═════ PASSAGE ═════
The Addressing Food Crisis in Yemen project ran from 2017-2019 with $2.5 million in funding from the European Union. The project reached 12,871 people directly and 35,000 indirectly. CARE partnered with Action Against Hunger.

What did we accomplish?
  • People have more food: At the end of the project, people were 5.6 times more likely to have enough food. 3 months after the cash transfers ended, families were still 3 times more likely to have enough food than they had been before.
  • Families are planning for the future. 14% of families were able to save some money or invest in opportunities for the future. Families where women were in charge were more likely maintain food security even after the project closed.
  • Families are satisfied with the results: 98% of people say the were satisfied with how helpful the project team was, and 96% say that the project benefitted them.
  • Women make more decisions: 70% of women say that they can make more decisions than they could before the project. Communities are also noticing that women are more mobile and more likely to go out in public.
  • Businesses got stronger: 50% of business owners say they have higher sales than they did before the project. They are also creating more jobs. One vendor said: “I noticed increase in sales, which let me recruit an assistant ……. New shops were also opened”.
  • Women have fewer burdens: because the project built better roads, water trucks could come to communities, so women did not have to spend hours every day looking for water.
═════
#### GIVEN PROBLEM
In the passage on the Yemen food crisis project, which organization did CARE partner with?
═════ DATA ROWS ═════
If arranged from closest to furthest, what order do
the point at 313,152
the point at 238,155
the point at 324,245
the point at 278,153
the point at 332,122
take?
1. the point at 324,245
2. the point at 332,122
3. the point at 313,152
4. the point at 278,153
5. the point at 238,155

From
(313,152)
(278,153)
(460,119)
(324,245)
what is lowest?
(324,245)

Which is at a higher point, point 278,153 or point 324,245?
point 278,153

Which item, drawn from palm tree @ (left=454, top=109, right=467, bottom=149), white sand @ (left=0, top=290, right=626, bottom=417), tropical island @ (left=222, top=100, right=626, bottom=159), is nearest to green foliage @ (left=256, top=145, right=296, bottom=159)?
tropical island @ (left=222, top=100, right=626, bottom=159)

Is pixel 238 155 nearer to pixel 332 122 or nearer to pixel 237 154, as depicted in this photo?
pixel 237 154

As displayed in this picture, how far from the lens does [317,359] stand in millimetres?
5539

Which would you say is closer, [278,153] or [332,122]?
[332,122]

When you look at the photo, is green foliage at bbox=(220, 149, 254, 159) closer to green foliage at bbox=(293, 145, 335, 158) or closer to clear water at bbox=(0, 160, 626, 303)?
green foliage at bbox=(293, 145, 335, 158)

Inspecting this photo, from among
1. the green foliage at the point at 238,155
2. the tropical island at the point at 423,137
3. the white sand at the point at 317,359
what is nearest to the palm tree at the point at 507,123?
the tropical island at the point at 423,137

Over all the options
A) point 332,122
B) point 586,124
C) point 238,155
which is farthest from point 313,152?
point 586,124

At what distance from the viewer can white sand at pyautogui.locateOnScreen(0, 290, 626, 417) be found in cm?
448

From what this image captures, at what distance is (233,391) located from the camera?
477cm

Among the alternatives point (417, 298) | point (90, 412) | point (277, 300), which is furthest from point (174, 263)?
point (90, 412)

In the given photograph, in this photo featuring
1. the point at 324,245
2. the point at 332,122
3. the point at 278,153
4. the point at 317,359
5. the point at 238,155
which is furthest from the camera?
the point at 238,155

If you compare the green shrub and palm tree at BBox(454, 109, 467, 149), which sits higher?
═════
═════ DATA ROWS ═════
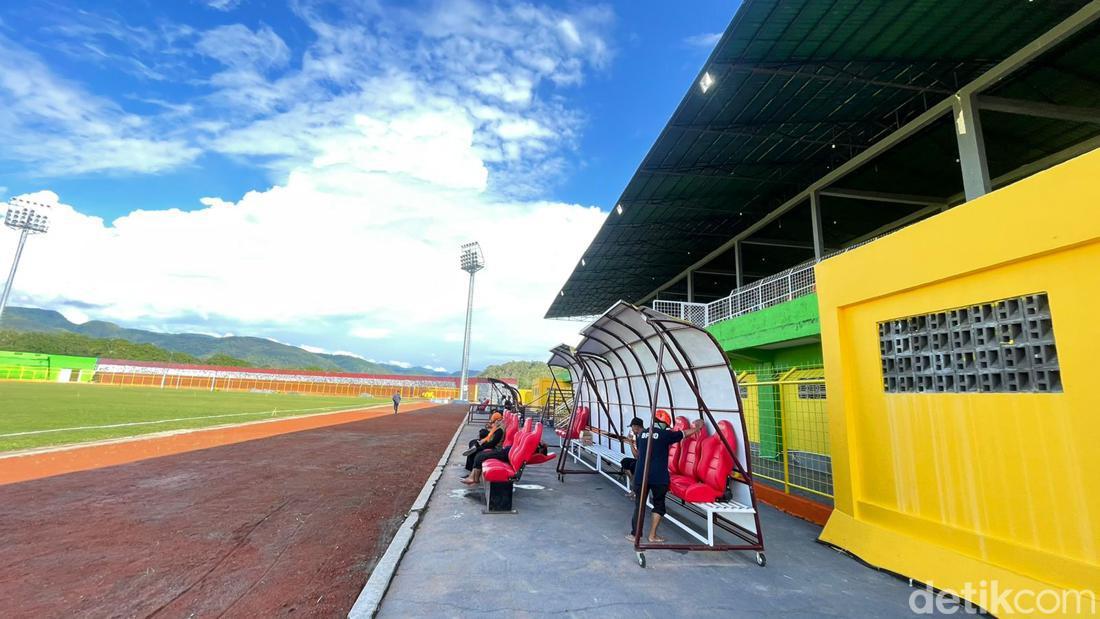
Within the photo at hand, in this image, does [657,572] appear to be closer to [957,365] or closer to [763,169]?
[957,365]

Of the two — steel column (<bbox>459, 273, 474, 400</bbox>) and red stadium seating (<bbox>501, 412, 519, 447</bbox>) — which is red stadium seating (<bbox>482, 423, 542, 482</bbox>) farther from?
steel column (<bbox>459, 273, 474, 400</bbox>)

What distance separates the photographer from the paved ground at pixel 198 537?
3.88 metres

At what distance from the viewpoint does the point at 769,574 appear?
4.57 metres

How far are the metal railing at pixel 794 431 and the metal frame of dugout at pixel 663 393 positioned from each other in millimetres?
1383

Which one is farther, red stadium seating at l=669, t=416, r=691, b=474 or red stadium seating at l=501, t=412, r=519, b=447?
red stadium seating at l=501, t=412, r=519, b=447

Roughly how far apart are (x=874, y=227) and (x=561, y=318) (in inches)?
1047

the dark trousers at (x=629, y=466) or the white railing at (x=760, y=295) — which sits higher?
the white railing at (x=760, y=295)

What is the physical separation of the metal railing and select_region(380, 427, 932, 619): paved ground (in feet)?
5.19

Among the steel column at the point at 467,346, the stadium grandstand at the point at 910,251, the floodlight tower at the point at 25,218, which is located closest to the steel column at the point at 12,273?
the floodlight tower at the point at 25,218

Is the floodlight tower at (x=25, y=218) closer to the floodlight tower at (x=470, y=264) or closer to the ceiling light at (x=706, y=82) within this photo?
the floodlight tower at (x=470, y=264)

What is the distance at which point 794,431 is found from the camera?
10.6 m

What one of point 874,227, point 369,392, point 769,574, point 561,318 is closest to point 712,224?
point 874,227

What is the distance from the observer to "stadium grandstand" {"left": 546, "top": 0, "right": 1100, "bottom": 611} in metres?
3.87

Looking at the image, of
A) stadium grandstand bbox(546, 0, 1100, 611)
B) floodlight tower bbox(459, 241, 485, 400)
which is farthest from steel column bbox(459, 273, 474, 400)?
═════
#### PROBLEM SOLUTION
Action Against Hunger